## Travail à faire
1. Répondez aux questions suivantes d'après le texte sur le château de Steninge :
(a) Quel architecte a conçu Steningeslott ?
(b) À quel siècle remontent les premiers vestiges d'habitat du domaine ?
(c) En quelle année le manoir a-t-il été achevé ?
2. Reprenez le texte sur le château de Steninge à la suite de sa dernière phrase et rédigez-en la suite.

## Texte
**********

A visiter : le chateau Steningeslott

steninge slott
Ce qui frappe en arrivant à Steningeslott, c’est la symétrie quasi obsessionnelle des bâtiments et du parc. Nicodème Tessin le Jeune, architecte des lieux, avait bien retenu les leçons de son père, Nicodème Tessin l’Ancien, itou architecte, qui réalisa, lui, entre autres, le Palais royal de Stockholm et le château de Drottningholm.


La situation du domaine de Steninge sur un terrain s’élevant en pente douce face aux eaux calmes du lac Mälar est particulièrement heureuse. Située non loin de Sigtuna (première « cité » érigée au 10e siècle), la propriété de Steninge n’a qu’un seul défaut, être trop près de l’aéroport d’Arlanda. Au 13e siècle, date à laquelle remontent les premiers vestiges d’habitat, les autochtones étaient loin d’imaginer que les nuisances sonores des plus lourds que l’air viendraient briser l’idylle champêtre.

La « maison de plaisance » de Steninge, au sens où on l’entendait au 18e siècle, est probablement l’une des plus accomplies de Suède. Une merveille de l’architecture baroque. Ce manoir, conçu pour être habité uniquement l’été, achevé en 1705, est aujourd’hui la propriété du Groupe norvégien, CG Holding, détenu par le couple milliardaire norvégien Linn et Atle Brynestad.

**********

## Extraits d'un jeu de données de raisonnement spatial
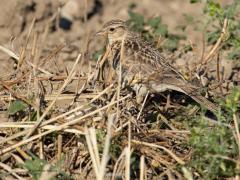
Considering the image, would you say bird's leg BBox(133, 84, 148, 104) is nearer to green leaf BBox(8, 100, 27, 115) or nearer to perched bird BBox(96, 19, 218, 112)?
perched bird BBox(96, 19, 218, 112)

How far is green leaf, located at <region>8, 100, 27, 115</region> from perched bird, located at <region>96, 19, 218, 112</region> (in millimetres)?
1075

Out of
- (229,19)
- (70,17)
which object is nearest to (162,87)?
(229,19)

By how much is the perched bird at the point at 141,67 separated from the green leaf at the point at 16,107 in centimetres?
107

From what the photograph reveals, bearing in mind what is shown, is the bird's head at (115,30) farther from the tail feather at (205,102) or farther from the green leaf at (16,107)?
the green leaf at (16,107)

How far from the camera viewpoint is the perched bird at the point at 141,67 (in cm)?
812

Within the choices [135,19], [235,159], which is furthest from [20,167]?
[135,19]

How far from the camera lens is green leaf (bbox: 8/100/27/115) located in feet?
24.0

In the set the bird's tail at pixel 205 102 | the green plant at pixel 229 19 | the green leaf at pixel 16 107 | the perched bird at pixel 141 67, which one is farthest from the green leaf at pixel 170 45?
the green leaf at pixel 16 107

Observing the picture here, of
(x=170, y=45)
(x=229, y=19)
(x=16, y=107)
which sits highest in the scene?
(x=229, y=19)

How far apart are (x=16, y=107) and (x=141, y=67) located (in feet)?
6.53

**********

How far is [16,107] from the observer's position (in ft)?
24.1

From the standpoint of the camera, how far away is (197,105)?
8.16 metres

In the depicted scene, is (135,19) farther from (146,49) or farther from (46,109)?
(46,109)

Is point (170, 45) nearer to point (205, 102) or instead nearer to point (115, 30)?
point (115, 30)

**********

## Résultats
1.
(a) Nicodème Tessin le Jeune.
(b) Au 13e siècle.
(c) En 1705.

2.
L’amour, toujours l’amour !

Carl Gyllenstierna, fils de Erik Karlsson Gyllenstierna hérite en 1667 du domaine de Steninge. À 19 ans, il est engagé comme chambellan de la reine douairière Edwige Eléonore de Holstein-Gottorp (veuve de Charles X Gustave). Élevé au rang de comte en 1687, le conseiller du roi, gouverneur général, maréchal et conseiller à la Cour des comptes, entreprend de faire construire le château. Bel homme, la reine ne restera pas insensible à ses charmes, bien qu’il soit dit que leur relation n’ait été que platonique (que pouvait-elle être autre eu égard à la plèbe ?). N’empêche, sans l’aide de la régente, Carl Gyllenstierna, malgré ses titres et ses biens, n’aurait jamais pu faire construire la résidence de Steninge. Le petit bâtiment de l’aile gauche du château servait d’appartement privé à la reine. On dit qu’un souterrain relierait l’aile de la Reine au corps principal du bâtiment (des travaux de rénovation seront engagés d’ici peu dans les sous-sols du grand bâtiment. La légende survivra-t-elle ?).

Carl Gyllenstierna épousera la richissime veuve Anna Soop en 1706 qui reçoit Steninge en cadeau de mariage.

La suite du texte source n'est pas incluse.